Alvin C. York - After The War

After The War

In the 1920s, York formed the Alvin C. York Foundation with the mission of increasing education opportunities in his region of Tennessee. Board members included the area's congressman, Cordell Hull, who later became secretary of state under President Franklin D. Roosevelt, Secretary of the Treasury William G. McAdoo, and Tennessee Governor Albert Roberts. Plans called for a non-sectarian institution providing vocational training to be called the York Agricultural Institute. York concentrated on fund-raising, though he disappointed audiences who wanted to hear about the Argonne when he instead explained that "I occupied one space in a fifty mile front. I saw so little it hardly seems worthwhile discussing it. I'm trying to forget the war in the interest of the mountain boys and girls that I grew up among." He fought first to win financial support from the state and county, then battled local leaders about the school's location. Refusing to compromise, he resigned and developed plans for a rival York Industrial School. After a series of lawsuits he gained control of the original institution and was its president when it opened in December 1929. As the Great Depression deepened, the state government failed to provide promised funds, and York mortgaged his farm to fund bus transportation for students. Even after he was ousted as president in 1936 by political and bureaucratic rivals, he continued to donate money.
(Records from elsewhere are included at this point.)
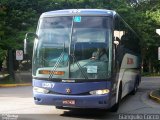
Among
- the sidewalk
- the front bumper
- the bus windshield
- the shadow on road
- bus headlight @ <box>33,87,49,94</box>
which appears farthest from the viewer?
the sidewalk

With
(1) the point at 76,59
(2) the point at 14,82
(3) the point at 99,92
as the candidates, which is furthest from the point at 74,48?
(2) the point at 14,82

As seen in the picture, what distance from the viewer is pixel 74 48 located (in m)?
11.5

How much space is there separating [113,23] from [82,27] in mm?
959

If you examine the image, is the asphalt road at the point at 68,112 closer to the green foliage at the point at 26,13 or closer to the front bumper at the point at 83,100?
the front bumper at the point at 83,100

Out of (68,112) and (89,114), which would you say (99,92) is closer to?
(89,114)

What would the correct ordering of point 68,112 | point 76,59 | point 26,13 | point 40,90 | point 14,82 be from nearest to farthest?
→ point 76,59 < point 40,90 < point 68,112 < point 14,82 < point 26,13

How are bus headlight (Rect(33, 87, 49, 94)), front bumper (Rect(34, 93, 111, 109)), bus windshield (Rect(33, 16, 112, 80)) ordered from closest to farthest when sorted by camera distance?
front bumper (Rect(34, 93, 111, 109)), bus windshield (Rect(33, 16, 112, 80)), bus headlight (Rect(33, 87, 49, 94))

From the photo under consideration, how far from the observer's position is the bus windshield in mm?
11289

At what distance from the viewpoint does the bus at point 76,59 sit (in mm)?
11180

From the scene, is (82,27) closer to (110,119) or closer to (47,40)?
(47,40)

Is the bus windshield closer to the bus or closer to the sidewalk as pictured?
the bus

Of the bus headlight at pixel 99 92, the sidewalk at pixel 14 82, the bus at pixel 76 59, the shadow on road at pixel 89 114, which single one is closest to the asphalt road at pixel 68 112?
the shadow on road at pixel 89 114

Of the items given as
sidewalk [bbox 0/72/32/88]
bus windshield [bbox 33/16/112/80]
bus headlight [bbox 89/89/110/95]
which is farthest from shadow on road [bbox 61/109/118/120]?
sidewalk [bbox 0/72/32/88]

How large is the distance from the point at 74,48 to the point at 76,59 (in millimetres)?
335
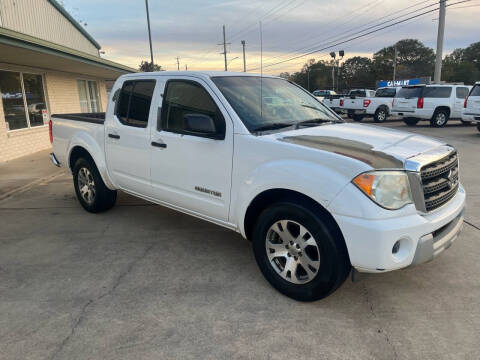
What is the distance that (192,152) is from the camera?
372 cm

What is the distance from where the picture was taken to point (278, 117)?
3699 mm

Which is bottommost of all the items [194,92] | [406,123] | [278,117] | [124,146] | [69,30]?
[406,123]

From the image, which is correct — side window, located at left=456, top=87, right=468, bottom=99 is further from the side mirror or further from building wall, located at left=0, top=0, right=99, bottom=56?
building wall, located at left=0, top=0, right=99, bottom=56

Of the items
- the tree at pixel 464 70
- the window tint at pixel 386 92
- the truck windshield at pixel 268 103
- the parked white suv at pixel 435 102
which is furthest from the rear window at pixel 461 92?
the tree at pixel 464 70

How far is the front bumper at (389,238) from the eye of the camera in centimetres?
257

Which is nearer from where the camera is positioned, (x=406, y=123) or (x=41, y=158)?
(x=41, y=158)

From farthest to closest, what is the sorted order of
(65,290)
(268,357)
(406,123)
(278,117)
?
(406,123) < (278,117) < (65,290) < (268,357)

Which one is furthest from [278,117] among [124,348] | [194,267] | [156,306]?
[124,348]

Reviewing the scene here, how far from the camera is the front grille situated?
2.86 m

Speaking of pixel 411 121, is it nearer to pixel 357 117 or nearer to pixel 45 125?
pixel 357 117

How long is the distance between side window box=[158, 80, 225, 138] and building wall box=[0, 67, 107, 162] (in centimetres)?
840

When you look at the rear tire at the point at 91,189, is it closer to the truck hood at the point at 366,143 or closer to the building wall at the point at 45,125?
the truck hood at the point at 366,143

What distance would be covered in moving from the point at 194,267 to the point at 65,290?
3.88 feet

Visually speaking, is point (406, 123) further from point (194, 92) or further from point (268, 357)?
point (268, 357)
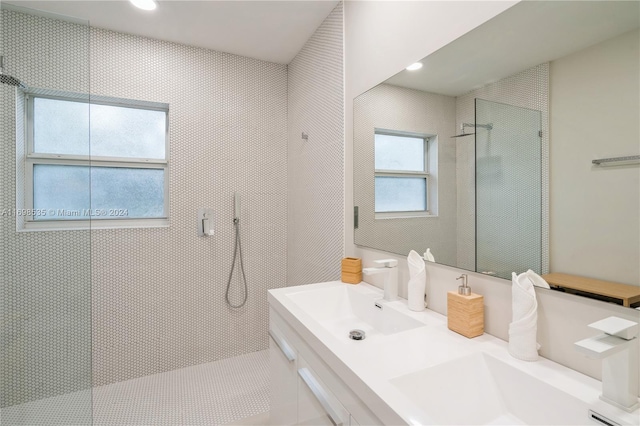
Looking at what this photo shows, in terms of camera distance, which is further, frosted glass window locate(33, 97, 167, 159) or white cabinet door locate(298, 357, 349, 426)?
frosted glass window locate(33, 97, 167, 159)

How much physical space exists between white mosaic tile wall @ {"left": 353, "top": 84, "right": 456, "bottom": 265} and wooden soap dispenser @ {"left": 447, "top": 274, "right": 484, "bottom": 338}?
0.17 m

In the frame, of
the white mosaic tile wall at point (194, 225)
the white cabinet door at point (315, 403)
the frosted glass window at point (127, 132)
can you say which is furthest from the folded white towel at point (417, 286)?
the frosted glass window at point (127, 132)

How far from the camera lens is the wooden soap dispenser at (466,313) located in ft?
3.37

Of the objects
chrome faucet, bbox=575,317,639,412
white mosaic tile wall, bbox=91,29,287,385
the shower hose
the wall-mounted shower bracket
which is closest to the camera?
chrome faucet, bbox=575,317,639,412

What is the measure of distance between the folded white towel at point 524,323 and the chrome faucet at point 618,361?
178mm

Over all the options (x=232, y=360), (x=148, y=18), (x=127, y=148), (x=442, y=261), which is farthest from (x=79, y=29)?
(x=232, y=360)

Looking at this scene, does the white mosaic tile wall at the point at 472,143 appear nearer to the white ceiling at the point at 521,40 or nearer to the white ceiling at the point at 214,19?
the white ceiling at the point at 521,40

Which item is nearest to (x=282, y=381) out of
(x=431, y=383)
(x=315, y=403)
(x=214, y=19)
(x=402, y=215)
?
(x=315, y=403)

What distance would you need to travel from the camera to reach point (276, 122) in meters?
2.70

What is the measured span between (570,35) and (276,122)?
85.6 inches

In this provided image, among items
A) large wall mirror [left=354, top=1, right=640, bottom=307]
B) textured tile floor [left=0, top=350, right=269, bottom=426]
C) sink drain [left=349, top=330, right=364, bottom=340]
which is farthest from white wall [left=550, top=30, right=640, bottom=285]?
textured tile floor [left=0, top=350, right=269, bottom=426]

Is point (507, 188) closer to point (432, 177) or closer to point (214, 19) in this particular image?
point (432, 177)

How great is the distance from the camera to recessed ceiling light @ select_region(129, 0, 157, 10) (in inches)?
71.9

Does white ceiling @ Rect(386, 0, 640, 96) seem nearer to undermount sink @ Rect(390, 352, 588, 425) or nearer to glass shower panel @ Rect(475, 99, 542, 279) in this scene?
glass shower panel @ Rect(475, 99, 542, 279)
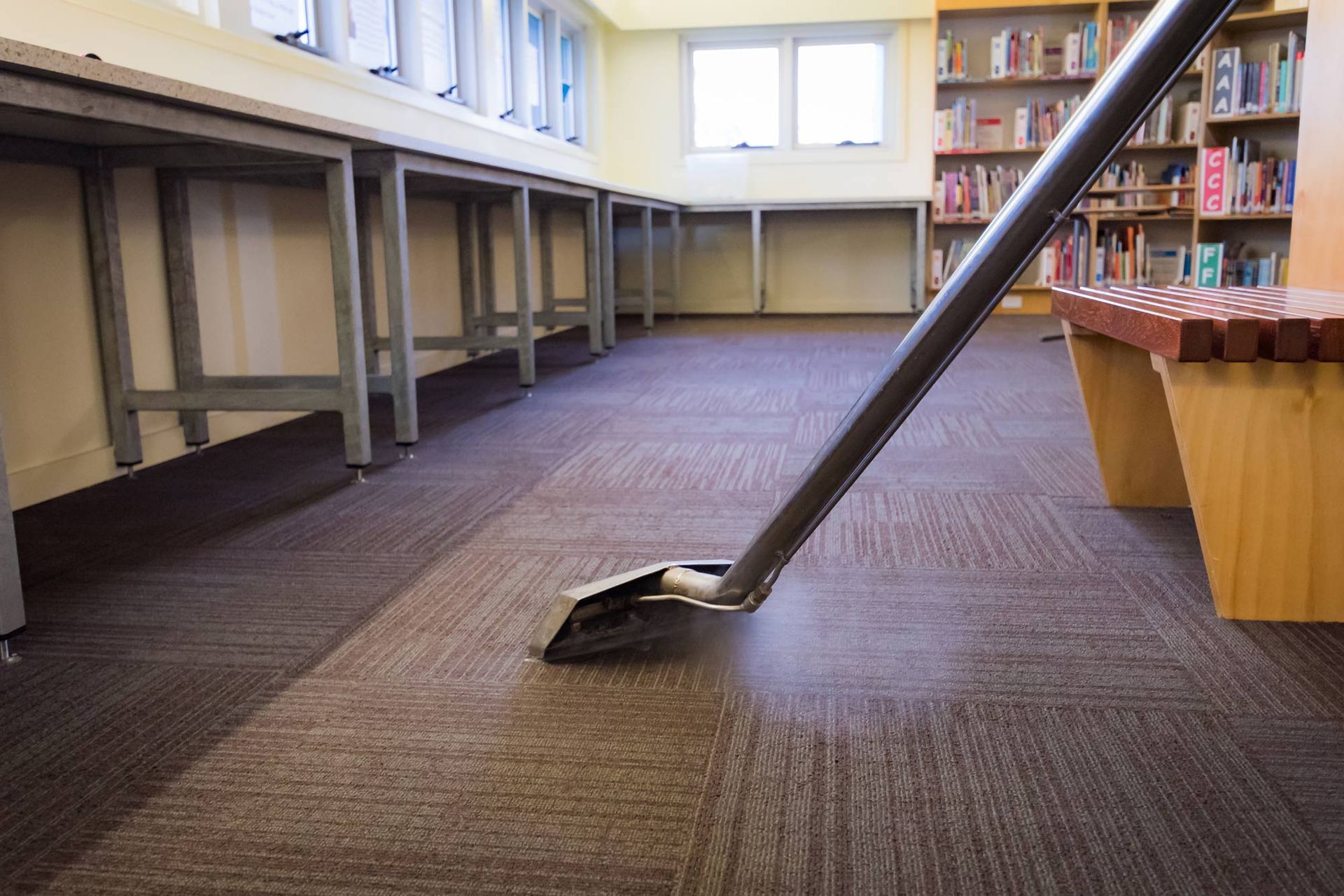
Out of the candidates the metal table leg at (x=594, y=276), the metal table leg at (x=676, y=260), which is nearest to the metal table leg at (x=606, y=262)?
the metal table leg at (x=594, y=276)

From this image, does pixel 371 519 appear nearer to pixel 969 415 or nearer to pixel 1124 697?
pixel 1124 697

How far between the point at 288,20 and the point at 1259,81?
471cm

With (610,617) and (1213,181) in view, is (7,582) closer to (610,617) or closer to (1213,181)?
(610,617)

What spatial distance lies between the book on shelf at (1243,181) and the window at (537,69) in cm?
362

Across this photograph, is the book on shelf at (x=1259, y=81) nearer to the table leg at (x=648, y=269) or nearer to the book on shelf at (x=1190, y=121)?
the book on shelf at (x=1190, y=121)

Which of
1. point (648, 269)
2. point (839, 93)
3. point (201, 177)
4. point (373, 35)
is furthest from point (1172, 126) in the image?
point (201, 177)

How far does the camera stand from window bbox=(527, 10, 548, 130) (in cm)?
606

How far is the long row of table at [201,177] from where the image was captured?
1.38 metres

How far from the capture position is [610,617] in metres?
1.30

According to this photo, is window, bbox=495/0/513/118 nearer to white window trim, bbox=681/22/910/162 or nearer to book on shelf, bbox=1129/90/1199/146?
white window trim, bbox=681/22/910/162

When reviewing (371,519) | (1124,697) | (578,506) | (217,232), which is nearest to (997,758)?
(1124,697)

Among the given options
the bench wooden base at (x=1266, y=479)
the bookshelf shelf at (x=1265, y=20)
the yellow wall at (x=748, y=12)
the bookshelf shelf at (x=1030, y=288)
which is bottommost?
the bench wooden base at (x=1266, y=479)

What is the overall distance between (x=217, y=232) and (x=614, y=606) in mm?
2054

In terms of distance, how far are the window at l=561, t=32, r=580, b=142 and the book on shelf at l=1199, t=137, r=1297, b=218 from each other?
144 inches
During World War II, York attempted to re-enlist in the Army, however at fifty-four years of age, overweight, near-diabetic, and with evidence of arthritis, he was denied enlistment as a combat soldier. Instead, he was commissioned a major in the Army Signal Corps and he toured training camps and participated in bond drives in support of the war effort, usually paying his own travel expenses. Gen. Matthew Ridgway later recalled that York "created in the minds of farm boys and clerks...the conviction that an aggressive soldier, well trained and well armed, can fight his way out of any situation." He also raised funds for war-related charities, including the Red Cross. He served on his county draft board, and when literacy requirements forced the rejection of large numbers of Fentress County men, he offered to lead a battalion of illiterates himself, saying they were "crack shots." Although York served during the war with the honorary rank of Colonel in the Army Signal Corps and as a Colonel with the Seventh Infantry of the Tennessee State Guard, newspapers continued to refer to him as "Sgt. York."